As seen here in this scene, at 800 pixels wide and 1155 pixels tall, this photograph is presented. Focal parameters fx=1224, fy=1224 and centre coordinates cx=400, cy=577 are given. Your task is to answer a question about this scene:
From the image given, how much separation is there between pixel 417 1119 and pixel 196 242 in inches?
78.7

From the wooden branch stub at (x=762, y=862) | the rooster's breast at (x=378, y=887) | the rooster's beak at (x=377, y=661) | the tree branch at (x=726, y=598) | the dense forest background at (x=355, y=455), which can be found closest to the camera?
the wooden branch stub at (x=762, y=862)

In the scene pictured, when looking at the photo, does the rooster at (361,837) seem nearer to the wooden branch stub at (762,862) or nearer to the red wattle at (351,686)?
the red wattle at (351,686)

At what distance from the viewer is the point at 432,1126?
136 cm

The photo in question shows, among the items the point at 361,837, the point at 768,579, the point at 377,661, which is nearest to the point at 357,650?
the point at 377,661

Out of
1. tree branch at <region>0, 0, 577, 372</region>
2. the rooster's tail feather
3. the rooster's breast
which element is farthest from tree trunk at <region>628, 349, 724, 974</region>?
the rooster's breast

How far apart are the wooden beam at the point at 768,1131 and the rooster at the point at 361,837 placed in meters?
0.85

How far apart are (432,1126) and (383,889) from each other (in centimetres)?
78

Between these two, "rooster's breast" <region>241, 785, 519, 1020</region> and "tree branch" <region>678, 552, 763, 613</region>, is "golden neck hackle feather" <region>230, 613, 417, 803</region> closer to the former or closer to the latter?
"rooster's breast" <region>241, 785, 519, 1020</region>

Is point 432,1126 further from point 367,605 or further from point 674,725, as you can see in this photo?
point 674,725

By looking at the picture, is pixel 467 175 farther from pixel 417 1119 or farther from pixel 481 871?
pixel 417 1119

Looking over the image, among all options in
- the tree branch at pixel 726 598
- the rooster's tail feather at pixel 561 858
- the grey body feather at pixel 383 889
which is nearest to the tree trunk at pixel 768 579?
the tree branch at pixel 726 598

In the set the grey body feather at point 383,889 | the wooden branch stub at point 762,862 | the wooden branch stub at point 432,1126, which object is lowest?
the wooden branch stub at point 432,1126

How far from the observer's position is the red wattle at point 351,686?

# # # # #

■ **Given exercise**
Reproduce word for word the lines above, starting at the line that contains "How far apart are the" and ending at the last line.

■ **Completed task**
How far apart are the wooden beam at the point at 768,1131 and the rooster at the point at 361,837 placed in meters?
0.85

How far apart are (432,1126) and (383,889) from each other (in centimetres)?
78

Between these two, "rooster's breast" <region>241, 785, 519, 1020</region> and "tree branch" <region>678, 552, 763, 613</region>, is "golden neck hackle feather" <region>230, 613, 417, 803</region> closer to the former or closer to the latter?
"rooster's breast" <region>241, 785, 519, 1020</region>

Is point 432,1126 further from point 367,605 or further from point 674,725, as you can see in this photo?
point 674,725

By looking at the picture, is pixel 467 175 farther from pixel 417 1119 or farther from pixel 481 871?
pixel 417 1119

Looking over the image, among all options in
- the tree branch at pixel 726 598
- the rooster's tail feather at pixel 561 858
- the grey body feather at pixel 383 889
which is nearest to the tree trunk at pixel 768 579?
the tree branch at pixel 726 598

In the set the grey body feather at point 383,889 | the wooden branch stub at point 762,862 | the wooden branch stub at point 432,1126, which object is lowest?
the wooden branch stub at point 432,1126

How far from the observer's position is the red wattle at point 351,686?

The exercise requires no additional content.